**Text**
+ + + +
Just outside of Boone, we rode into a cold, heavy rain shower.   There was a couple on a Harley in front of us, with no gear, and riding in T-Shirts.  They must have been hypothermic after a few minutes in that rain and they disappeared down the first paved road crossing the Parkway.  A few miles after that, we too exited the Parkway and coasted down into Boone.  It was only 3:00, but we were cold, wet, and ready for a hot cup of coffee and an early dinner.   The first restaurant we saw was, of course, Cracker Barrel.  We had almost eaten at Cracker Barrel back in Murfreesboro, but weren’t willing to wait in line as storms chased us across Tennessee.  Today, though, it seemed like the perfect place to stop.

It wasn’t crowded, and no one seemed to mind when we came in dripping wet with all our motorcycle gear – I’m sure that is a sight seen at the Cracker Barrel in Boone just about every time it rains.  We drank a pot or two of coffee and generally took our time waiting for the weather to clear.  I had a classic country ham dinner and enjoyed it well enough – happy to have something to warm me up.  Ann ordered some kind of Chicken and Biscuits with okra on the side, and was disgusted by it. There was nothing actually wrong with the food – it was just that the whole plate was smothered in a thick white cholesterol gravy, and they put bacon in her okra.   She was freezing and hungry, so she ate it anyway, but she swore that she would never go to a Cracker Barrel again.
+ + + +
**Entries**

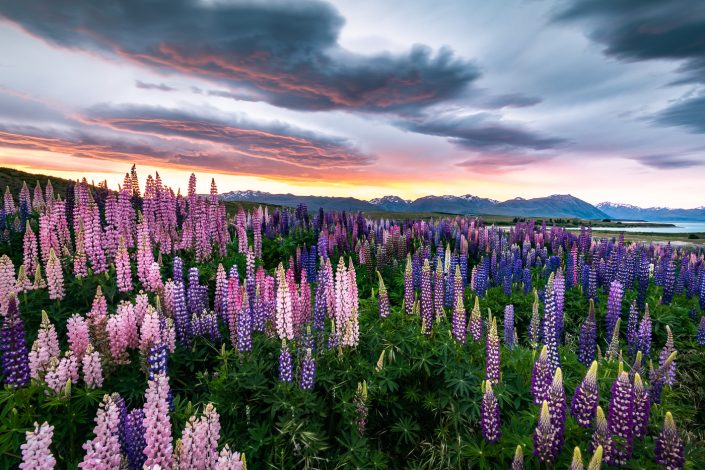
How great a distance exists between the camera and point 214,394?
5.36 meters

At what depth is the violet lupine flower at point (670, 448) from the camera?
3639mm

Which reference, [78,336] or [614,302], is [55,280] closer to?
[78,336]

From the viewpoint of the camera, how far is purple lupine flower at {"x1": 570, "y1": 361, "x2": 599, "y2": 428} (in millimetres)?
4195

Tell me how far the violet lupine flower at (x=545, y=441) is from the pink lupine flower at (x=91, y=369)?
18.2 feet

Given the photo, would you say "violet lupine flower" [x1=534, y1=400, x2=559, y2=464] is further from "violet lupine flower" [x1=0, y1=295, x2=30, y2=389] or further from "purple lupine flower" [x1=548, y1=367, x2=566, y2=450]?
"violet lupine flower" [x1=0, y1=295, x2=30, y2=389]

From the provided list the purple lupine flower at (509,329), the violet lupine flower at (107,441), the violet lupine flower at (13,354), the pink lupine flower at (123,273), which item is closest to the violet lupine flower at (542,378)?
the purple lupine flower at (509,329)

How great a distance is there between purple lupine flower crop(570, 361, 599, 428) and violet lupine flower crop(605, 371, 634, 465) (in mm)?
189

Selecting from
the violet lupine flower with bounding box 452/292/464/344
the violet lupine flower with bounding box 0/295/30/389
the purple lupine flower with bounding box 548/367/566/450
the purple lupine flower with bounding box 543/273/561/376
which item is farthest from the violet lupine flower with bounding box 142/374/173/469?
the purple lupine flower with bounding box 543/273/561/376

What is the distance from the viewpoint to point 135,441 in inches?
147

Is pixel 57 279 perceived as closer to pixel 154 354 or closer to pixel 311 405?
pixel 154 354

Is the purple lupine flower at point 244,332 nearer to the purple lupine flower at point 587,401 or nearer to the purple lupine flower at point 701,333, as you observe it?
the purple lupine flower at point 587,401

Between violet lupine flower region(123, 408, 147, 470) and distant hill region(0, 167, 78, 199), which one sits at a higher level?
distant hill region(0, 167, 78, 199)

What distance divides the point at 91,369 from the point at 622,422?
6.61m

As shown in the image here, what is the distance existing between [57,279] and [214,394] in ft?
14.8
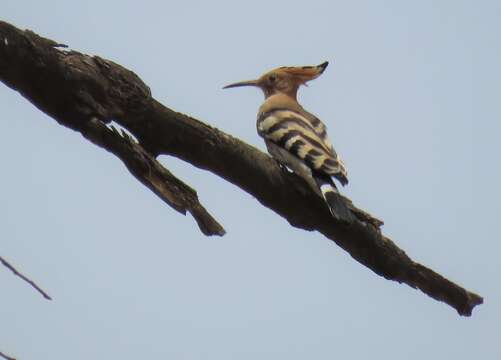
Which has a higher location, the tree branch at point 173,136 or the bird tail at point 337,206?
the bird tail at point 337,206

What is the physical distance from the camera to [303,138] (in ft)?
15.0

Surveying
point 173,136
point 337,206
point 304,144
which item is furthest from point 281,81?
point 173,136

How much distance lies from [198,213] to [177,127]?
11.6 inches

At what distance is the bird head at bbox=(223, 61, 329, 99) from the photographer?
6457 millimetres

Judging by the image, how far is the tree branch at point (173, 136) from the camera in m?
2.60

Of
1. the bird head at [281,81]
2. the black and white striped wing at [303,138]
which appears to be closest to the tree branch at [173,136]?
the black and white striped wing at [303,138]

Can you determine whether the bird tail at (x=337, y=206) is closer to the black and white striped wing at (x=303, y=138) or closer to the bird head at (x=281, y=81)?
the black and white striped wing at (x=303, y=138)

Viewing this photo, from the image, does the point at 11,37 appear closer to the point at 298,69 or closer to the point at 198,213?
the point at 198,213

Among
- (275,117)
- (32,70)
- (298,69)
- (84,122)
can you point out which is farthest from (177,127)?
(298,69)

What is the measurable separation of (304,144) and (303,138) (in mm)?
111

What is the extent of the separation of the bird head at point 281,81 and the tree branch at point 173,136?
317cm

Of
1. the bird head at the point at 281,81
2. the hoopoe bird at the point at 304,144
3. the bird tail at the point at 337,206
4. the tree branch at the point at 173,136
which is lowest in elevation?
the tree branch at the point at 173,136

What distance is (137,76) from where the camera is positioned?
2.79 m

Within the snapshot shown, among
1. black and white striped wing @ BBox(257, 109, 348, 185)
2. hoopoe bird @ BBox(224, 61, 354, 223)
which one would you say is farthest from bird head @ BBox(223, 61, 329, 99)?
black and white striped wing @ BBox(257, 109, 348, 185)
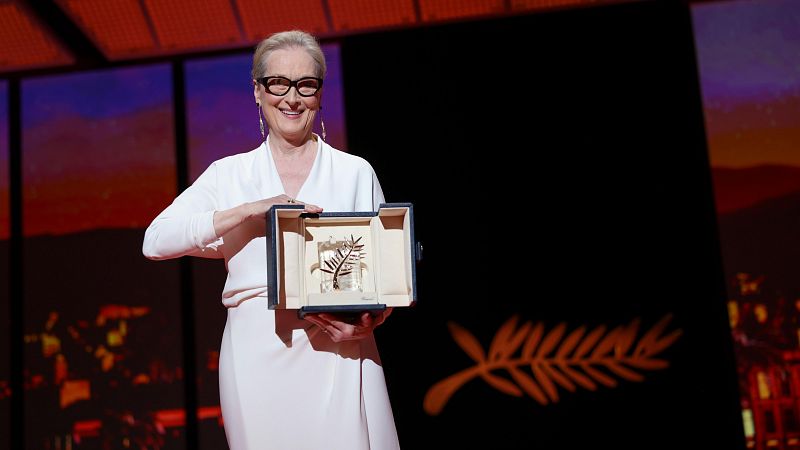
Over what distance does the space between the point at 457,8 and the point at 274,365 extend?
116 inches

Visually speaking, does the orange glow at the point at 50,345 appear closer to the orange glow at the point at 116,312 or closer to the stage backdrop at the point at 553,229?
the orange glow at the point at 116,312

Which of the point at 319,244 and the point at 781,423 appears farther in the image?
the point at 781,423

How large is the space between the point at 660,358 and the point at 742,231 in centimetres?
74

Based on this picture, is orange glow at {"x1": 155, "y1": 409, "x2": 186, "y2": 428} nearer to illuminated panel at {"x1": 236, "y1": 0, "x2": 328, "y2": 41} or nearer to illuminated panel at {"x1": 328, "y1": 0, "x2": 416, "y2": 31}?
illuminated panel at {"x1": 236, "y1": 0, "x2": 328, "y2": 41}

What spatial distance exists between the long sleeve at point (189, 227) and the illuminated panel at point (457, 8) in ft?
8.58

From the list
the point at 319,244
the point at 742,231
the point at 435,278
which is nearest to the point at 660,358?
the point at 742,231

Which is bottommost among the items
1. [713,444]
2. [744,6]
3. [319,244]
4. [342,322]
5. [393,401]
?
[713,444]

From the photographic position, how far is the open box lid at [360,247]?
1.76 meters

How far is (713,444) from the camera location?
4.08m

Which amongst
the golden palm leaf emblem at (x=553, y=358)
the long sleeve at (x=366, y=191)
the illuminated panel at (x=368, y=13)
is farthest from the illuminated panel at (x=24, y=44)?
the long sleeve at (x=366, y=191)

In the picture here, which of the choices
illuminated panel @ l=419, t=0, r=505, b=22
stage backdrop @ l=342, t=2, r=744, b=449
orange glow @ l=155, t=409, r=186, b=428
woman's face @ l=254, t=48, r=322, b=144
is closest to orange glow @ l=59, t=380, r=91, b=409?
orange glow @ l=155, t=409, r=186, b=428

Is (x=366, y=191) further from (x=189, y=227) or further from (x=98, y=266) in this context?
(x=98, y=266)

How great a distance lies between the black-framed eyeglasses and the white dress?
0.69 ft

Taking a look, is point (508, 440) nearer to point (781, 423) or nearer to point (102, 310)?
point (781, 423)
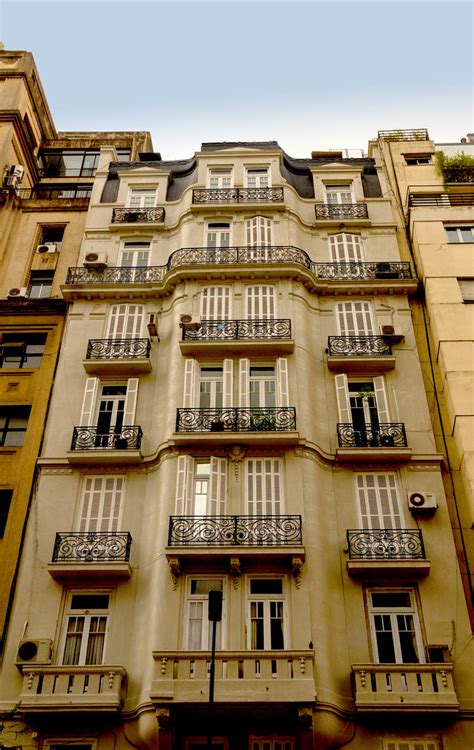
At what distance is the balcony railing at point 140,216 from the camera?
90.9 ft

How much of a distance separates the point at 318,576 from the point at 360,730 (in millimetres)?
3532

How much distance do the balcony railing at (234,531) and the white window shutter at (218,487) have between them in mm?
357

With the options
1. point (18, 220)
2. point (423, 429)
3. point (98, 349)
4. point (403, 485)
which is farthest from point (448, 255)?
point (18, 220)

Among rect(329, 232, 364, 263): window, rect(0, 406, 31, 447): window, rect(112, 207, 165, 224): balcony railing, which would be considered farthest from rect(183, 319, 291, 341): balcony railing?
rect(112, 207, 165, 224): balcony railing

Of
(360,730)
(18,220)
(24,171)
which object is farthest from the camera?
(24,171)

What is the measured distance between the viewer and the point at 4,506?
2102cm

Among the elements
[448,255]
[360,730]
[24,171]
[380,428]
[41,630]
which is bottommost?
[360,730]

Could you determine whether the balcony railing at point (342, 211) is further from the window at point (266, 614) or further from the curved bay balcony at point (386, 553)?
the window at point (266, 614)

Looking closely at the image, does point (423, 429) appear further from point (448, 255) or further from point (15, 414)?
point (15, 414)

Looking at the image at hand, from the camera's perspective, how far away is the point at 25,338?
82.1 ft

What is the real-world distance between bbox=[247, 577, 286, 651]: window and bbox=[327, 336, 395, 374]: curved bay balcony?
7366 mm

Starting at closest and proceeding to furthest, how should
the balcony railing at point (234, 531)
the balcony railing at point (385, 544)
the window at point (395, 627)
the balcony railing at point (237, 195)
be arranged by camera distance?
the window at point (395, 627) → the balcony railing at point (234, 531) → the balcony railing at point (385, 544) → the balcony railing at point (237, 195)

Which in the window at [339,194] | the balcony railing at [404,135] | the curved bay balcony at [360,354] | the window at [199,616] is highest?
the balcony railing at [404,135]

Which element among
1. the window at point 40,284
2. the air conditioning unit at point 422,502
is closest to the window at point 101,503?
the air conditioning unit at point 422,502
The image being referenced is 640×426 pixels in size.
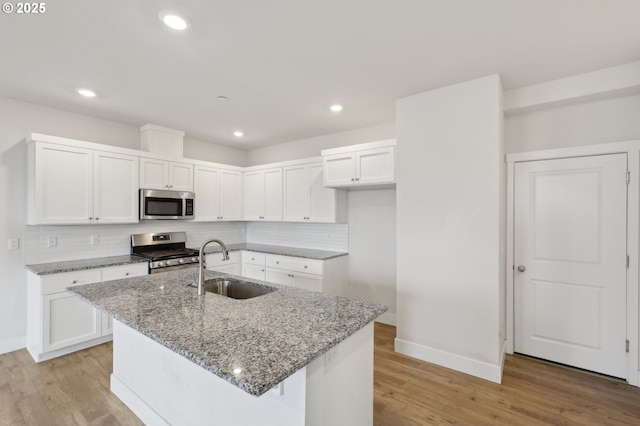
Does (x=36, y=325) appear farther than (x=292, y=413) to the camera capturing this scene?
Yes

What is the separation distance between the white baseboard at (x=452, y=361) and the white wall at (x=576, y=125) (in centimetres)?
213

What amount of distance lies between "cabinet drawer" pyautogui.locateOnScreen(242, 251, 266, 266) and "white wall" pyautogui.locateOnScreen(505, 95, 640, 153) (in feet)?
11.1

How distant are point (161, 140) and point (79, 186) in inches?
45.0

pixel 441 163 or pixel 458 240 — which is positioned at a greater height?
pixel 441 163

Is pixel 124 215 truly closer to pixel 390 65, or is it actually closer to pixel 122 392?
pixel 122 392

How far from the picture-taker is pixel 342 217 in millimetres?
4082

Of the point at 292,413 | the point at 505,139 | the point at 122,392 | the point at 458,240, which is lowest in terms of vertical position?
the point at 122,392

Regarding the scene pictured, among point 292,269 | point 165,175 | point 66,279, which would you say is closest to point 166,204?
point 165,175

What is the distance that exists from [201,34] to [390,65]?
4.71ft

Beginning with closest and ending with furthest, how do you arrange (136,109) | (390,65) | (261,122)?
1. (390,65)
2. (136,109)
3. (261,122)

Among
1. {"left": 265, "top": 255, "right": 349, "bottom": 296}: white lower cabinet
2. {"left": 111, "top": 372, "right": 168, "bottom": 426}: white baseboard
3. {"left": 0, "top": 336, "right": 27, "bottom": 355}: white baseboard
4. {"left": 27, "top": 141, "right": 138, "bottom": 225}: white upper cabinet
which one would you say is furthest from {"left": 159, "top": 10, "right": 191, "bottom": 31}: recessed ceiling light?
{"left": 0, "top": 336, "right": 27, "bottom": 355}: white baseboard

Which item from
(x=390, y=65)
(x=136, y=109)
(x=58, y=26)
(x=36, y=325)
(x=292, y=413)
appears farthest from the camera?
(x=136, y=109)

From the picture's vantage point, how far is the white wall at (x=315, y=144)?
3.92 metres

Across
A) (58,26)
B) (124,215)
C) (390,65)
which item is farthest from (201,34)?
(124,215)
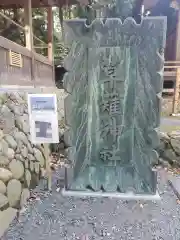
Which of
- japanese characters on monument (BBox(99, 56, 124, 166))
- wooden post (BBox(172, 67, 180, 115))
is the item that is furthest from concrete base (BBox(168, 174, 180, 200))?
wooden post (BBox(172, 67, 180, 115))

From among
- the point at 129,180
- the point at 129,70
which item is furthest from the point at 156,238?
the point at 129,70

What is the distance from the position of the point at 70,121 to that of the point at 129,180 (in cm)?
105

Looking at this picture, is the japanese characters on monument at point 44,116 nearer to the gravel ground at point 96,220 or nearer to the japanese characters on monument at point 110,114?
the japanese characters on monument at point 110,114

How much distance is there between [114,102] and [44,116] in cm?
84

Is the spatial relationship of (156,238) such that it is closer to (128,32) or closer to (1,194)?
(1,194)

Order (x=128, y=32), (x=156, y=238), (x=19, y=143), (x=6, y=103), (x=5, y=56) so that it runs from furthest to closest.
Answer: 1. (x=5, y=56)
2. (x=6, y=103)
3. (x=19, y=143)
4. (x=128, y=32)
5. (x=156, y=238)

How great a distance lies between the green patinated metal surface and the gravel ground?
24 centimetres

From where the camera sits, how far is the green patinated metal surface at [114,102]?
8.45 ft

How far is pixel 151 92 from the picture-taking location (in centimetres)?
267

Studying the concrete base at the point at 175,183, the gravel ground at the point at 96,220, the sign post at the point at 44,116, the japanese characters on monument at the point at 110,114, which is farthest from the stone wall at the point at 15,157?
the concrete base at the point at 175,183

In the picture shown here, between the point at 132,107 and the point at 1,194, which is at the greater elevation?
the point at 132,107

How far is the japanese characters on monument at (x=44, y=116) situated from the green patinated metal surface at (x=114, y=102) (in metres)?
0.25

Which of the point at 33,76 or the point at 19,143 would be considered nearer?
the point at 19,143

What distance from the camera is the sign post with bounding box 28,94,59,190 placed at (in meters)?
2.58
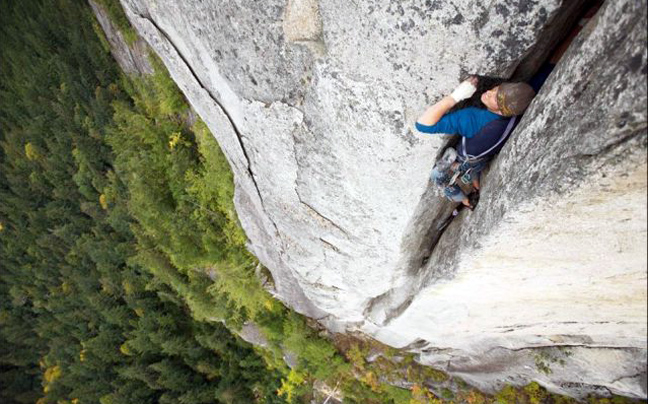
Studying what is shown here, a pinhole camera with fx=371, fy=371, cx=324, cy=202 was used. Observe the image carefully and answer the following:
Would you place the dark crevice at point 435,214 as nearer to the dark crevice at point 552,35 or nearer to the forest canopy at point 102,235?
the dark crevice at point 552,35

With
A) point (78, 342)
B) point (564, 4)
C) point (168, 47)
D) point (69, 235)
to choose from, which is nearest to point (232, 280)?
point (168, 47)

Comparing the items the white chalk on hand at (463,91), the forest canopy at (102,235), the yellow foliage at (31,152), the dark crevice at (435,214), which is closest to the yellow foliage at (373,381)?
the dark crevice at (435,214)

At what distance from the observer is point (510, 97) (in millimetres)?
2697

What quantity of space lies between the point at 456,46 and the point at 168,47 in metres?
3.64

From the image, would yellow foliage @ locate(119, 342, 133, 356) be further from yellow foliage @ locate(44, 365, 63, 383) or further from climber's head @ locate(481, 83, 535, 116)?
climber's head @ locate(481, 83, 535, 116)

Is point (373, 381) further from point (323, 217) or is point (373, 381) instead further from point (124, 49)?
point (124, 49)

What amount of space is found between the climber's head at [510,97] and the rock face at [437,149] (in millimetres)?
131

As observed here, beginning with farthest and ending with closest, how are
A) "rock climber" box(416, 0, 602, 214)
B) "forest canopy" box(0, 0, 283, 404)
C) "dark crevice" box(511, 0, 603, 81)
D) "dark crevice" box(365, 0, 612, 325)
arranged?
"forest canopy" box(0, 0, 283, 404), "rock climber" box(416, 0, 602, 214), "dark crevice" box(365, 0, 612, 325), "dark crevice" box(511, 0, 603, 81)

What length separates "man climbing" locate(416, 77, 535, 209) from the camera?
8.95 ft

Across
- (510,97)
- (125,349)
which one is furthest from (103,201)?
(510,97)

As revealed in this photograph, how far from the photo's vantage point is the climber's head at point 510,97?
2.68 metres

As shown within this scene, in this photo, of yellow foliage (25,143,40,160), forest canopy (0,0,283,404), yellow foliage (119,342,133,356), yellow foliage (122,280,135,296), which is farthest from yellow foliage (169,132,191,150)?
yellow foliage (25,143,40,160)

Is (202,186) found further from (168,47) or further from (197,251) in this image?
(168,47)

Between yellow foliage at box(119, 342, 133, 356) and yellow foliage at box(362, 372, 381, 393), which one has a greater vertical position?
yellow foliage at box(119, 342, 133, 356)
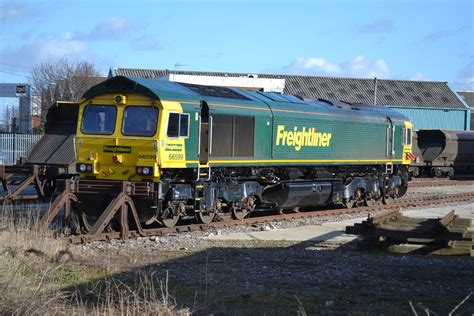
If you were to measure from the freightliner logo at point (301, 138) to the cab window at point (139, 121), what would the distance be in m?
4.59

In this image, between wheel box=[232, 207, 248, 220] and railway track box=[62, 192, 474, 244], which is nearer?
railway track box=[62, 192, 474, 244]

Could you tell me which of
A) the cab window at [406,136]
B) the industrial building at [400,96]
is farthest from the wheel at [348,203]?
the industrial building at [400,96]

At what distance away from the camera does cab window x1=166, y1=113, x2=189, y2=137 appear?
44.4ft

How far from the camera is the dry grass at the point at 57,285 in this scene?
20.4 ft

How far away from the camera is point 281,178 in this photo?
17.7 metres

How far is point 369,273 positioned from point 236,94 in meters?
7.94

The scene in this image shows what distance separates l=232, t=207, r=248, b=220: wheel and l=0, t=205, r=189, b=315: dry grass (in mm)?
5780

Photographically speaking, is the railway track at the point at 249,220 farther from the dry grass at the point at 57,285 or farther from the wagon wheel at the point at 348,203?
the dry grass at the point at 57,285

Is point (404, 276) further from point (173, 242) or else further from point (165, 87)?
point (165, 87)

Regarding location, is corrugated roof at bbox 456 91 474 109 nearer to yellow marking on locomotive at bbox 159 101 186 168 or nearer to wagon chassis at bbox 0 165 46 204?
wagon chassis at bbox 0 165 46 204

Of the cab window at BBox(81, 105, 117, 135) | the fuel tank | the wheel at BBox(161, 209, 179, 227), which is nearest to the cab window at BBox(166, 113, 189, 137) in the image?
the cab window at BBox(81, 105, 117, 135)

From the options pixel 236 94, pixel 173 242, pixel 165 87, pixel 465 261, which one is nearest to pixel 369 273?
pixel 465 261

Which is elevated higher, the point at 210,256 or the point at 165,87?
the point at 165,87

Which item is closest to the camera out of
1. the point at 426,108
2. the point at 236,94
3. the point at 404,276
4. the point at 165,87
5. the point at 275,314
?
the point at 275,314
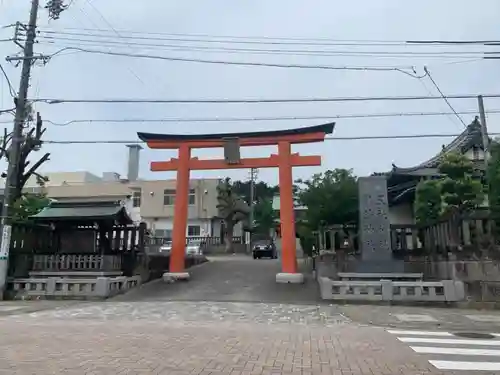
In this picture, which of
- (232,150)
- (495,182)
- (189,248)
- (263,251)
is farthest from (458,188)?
(263,251)

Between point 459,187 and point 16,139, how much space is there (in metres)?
16.1

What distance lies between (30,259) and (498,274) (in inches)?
663

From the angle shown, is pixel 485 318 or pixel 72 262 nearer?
pixel 485 318

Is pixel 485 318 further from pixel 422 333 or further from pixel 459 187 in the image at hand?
pixel 459 187

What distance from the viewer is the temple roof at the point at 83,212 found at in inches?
749

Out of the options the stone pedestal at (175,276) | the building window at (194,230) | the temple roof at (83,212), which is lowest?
the stone pedestal at (175,276)

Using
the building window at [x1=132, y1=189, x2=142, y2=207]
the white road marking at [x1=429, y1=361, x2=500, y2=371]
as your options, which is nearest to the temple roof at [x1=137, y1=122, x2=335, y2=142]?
the white road marking at [x1=429, y1=361, x2=500, y2=371]

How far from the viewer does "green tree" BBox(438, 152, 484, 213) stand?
1694 centimetres

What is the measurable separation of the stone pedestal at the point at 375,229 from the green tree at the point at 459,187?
2.26 metres

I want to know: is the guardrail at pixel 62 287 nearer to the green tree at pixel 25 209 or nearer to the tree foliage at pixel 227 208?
the green tree at pixel 25 209

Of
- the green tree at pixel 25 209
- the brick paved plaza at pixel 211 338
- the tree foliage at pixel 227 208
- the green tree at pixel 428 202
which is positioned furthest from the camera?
the tree foliage at pixel 227 208

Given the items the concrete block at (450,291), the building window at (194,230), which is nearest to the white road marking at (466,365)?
the concrete block at (450,291)

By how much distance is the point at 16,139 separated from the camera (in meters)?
17.2

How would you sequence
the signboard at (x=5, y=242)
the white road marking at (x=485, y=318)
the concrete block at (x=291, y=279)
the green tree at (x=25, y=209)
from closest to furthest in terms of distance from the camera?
1. the white road marking at (x=485, y=318)
2. the signboard at (x=5, y=242)
3. the concrete block at (x=291, y=279)
4. the green tree at (x=25, y=209)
+ + + +
**What you will do**
A. In the Boone text, what did Ann order at Cracker Barrel?
B. Please extract the passage of the Boone text from "Just outside of" up to and including "place to stop.", word for word.
The listing comes from a different source than the Boone text.

**Answers**
A. Ann ordered some kind of Chicken and Biscuits with okra on the side.

B.
Just outside of Boone, we rode into a cold, heavy rain shower.   There was a couple on a Harley in front of us, with no gear, and riding in T-Shirts.  They must have been hypothermic after a few minutes in that rain and they disappeared down the first paved road crossing the Parkway.  A few miles after that, we too exited the Parkway and coasted down into Boone.  It was only 3:00, but we were cold, wet, and ready for a hot cup of coffee and an early dinner.   The first restaurant we saw was, of course, Cracker Barrel.  We had almost eaten at Cracker Barrel back in Murfreesboro, but weren’t willing to wait in line as storms chased us across Tennessee.  Today, though, it seemed like the perfect place to stop.